→ TASK
In your copy of the entries, please include no pictures and return every word exactly.

START EXTRACTED RECORDS

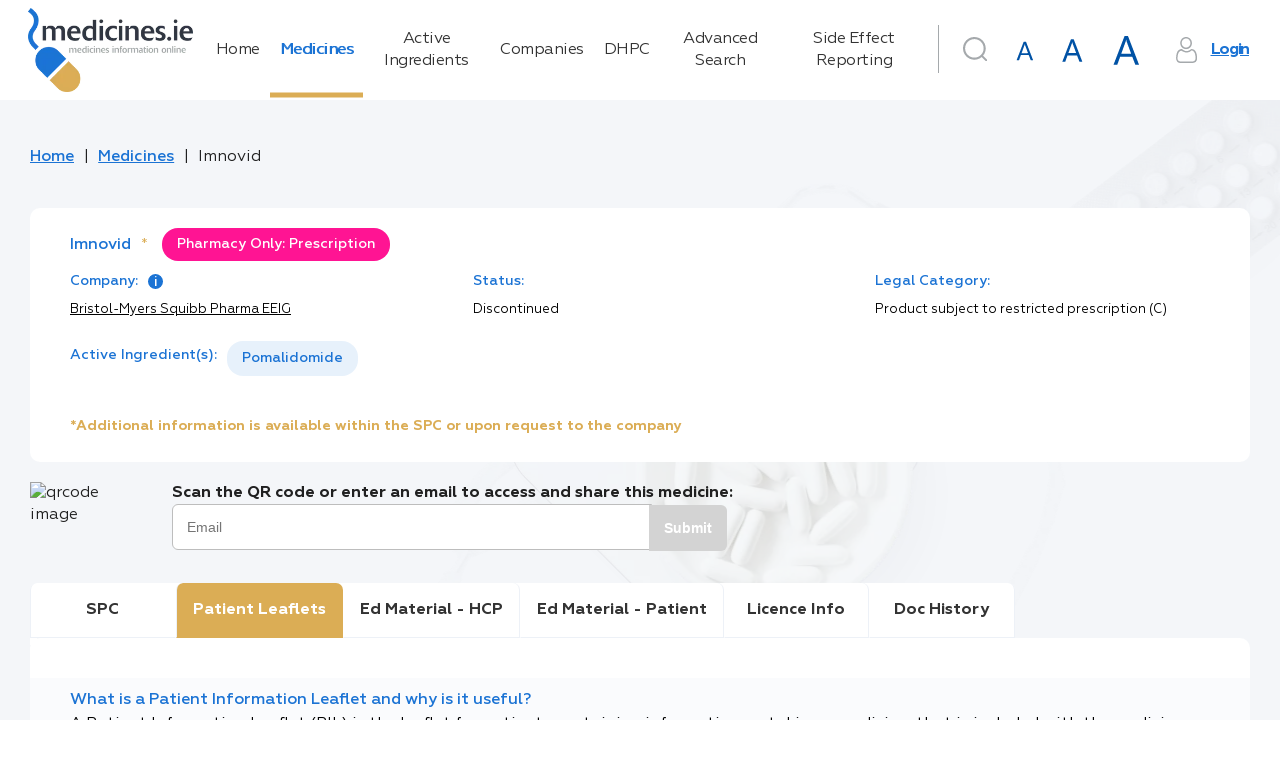

--- FILE ---
content_type: image/svg+xml
request_url: https://www.medicines.ie/assets/img/icons/accessibility.svg
body_size: 534
content:
<svg xmlns="http://www.w3.org/2000/svg" viewBox="-3 -3 25 27.04">
  <path d="M18.69 21.01h-2.72l-2.23-5.89h-8.9l-2.1 5.89H0l8.06-21h2.55zm-5.79-8.1L9.6 3.96a9 9 0 01-.28-1.45h-.06a7.89 7.89 0 01-.36 1.45l-3.26 9z"/>
</svg>
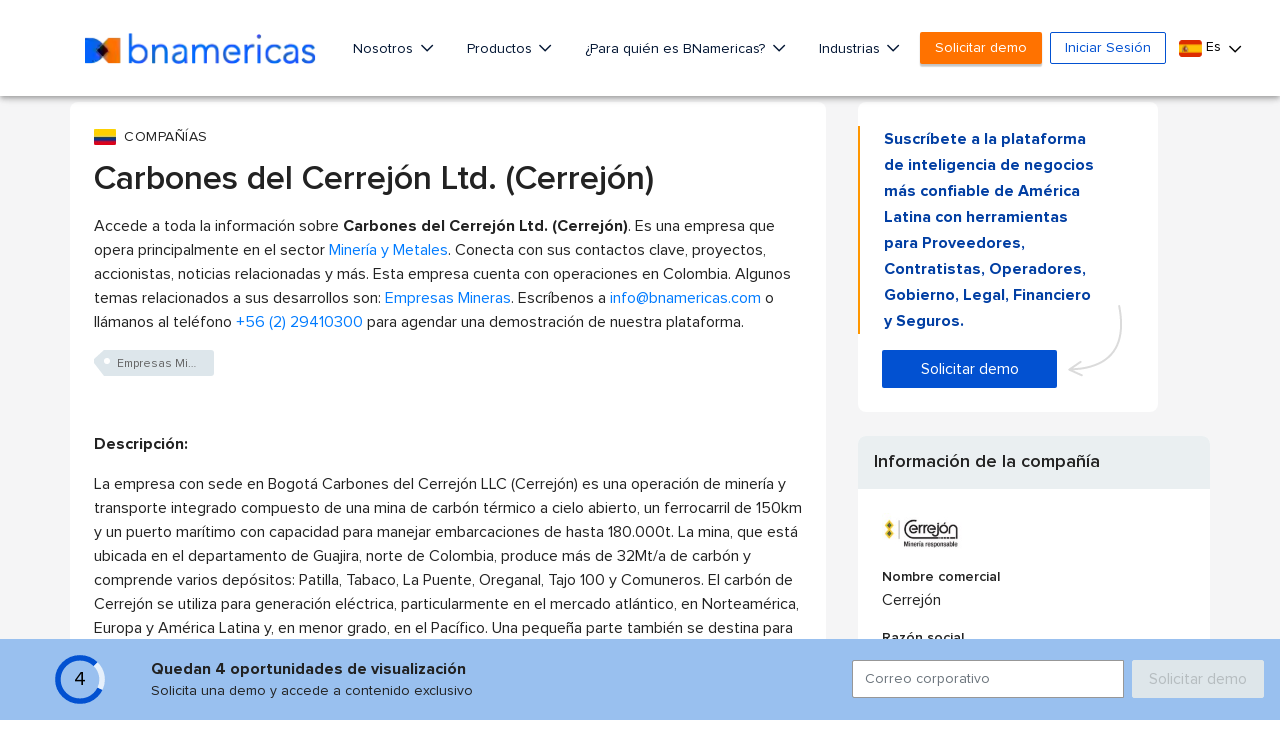

--- FILE ---
content_type: text/html; charset=utf-8
request_url: https://www.google.com/recaptcha/api2/aframe
body_size: 269
content:
<!DOCTYPE HTML><html><head><meta http-equiv="content-type" content="text/html; charset=UTF-8"></head><body><script nonce="ykhyCrWMKGQOyLQgPKHhHQ">/** Anti-fraud and anti-abuse applications only. See google.com/recaptcha */ try{var clients={'sodar':'https://pagead2.googlesyndication.com/pagead/sodar?'};window.addEventListener("message",function(a){try{if(a.source===window.parent){var b=JSON.parse(a.data);var c=clients[b['id']];if(c){var d=document.createElement('img');d.src=c+b['params']+'&rc='+(localStorage.getItem("rc::a")?sessionStorage.getItem("rc::b"):"");window.document.body.appendChild(d);sessionStorage.setItem("rc::e",parseInt(sessionStorage.getItem("rc::e")||0)+1);localStorage.setItem("rc::h",'1769810339448');}}}catch(b){}});window.parent.postMessage("_grecaptcha_ready", "*");}catch(b){}</script></body></html>

--- FILE ---
content_type: application/javascript;charset=UTF-8
request_url: https://cdn-www.bnamericas.com/js/bna-cta.min.js?v=2.1.49
body_size: 72
content:
$(function(){$(".email-start").on("input",function(){var t=$(this).val(),a=$(this).parent().find($(".btn-start"));isEmail(t)?a.removeAttr("disabled"):a.attr("disabled","disabled")}),$('[data-toggle="popover"]').popover().on("inserted.bs.popover",function(){var t=$(".email-start-now"),a=$(".btn-start-now");t.on("input",function(){isEmail(t.val())?a.removeAttr("disabled"):a.attr("disabled","disabled")})})});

END EXTRACTED RECORDS

→ SOLUTION
--- FILE ---
content_type: image/svg+xml
request_url: https://www.medicines.ie/assets/img/icons/accessibility.svg
body_size: 534
content:
<svg xmlns="http://www.w3.org/2000/svg" viewBox="-3 -3 25 27.04">
  <path d="M18.69 21.01h-2.72l-2.23-5.89h-8.9l-2.1 5.89H0l8.06-21h2.55zm-5.79-8.1L9.6 3.96a9 9 0 01-.28-1.45h-.06a7.89 7.89 0 01-.36 1.45l-3.26 9z"/>
</svg>

--- FILE ---
content_type: text/html; charset=utf-8
request_url: https://www.google.com/recaptcha/api2/aframe
body_size: 269
content:
<!DOCTYPE HTML><html><head><meta http-equiv="content-type" content="text/html; charset=UTF-8"></head><body><script nonce="ykhyCrWMKGQOyLQgPKHhHQ">/** Anti-fraud and anti-abuse applications only. See google.com/recaptcha */ try{var clients={'sodar':'https://pagead2.googlesyndication.com/pagead/sodar?'};window.addEventListener("message",function(a){try{if(a.source===window.parent){var b=JSON.parse(a.data);var c=clients[b['id']];if(c){var d=document.createElement('img');d.src=c+b['params']+'&rc='+(localStorage.getItem("rc::a")?sessionStorage.getItem("rc::b"):"");window.document.body.appendChild(d);sessionStorage.setItem("rc::e",parseInt(sessionStorage.getItem("rc::e")||0)+1);localStorage.setItem("rc::h",'1769810339448');}}}catch(b){}});window.parent.postMessage("_grecaptcha_ready", "*");}catch(b){}</script></body></html>

--- FILE ---
content_type: application/javascript;charset=UTF-8
request_url: https://cdn-www.bnamericas.com/js/bna-cta.min.js?v=2.1.49
body_size: 72
content:
$(function(){$(".email-start").on("input",function(){var t=$(this).val(),a=$(this).parent().find($(".btn-start"));isEmail(t)?a.removeAttr("disabled"):a.attr("disabled","disabled")}),$('[data-toggle="popover"]').popover().on("inserted.bs.popover",function(){var t=$(".email-start-now"),a=$(".btn-start-now");t.on("input",function(){isEmail(t.val())?a.removeAttr("disabled"):a.attr("disabled","disabled")})})});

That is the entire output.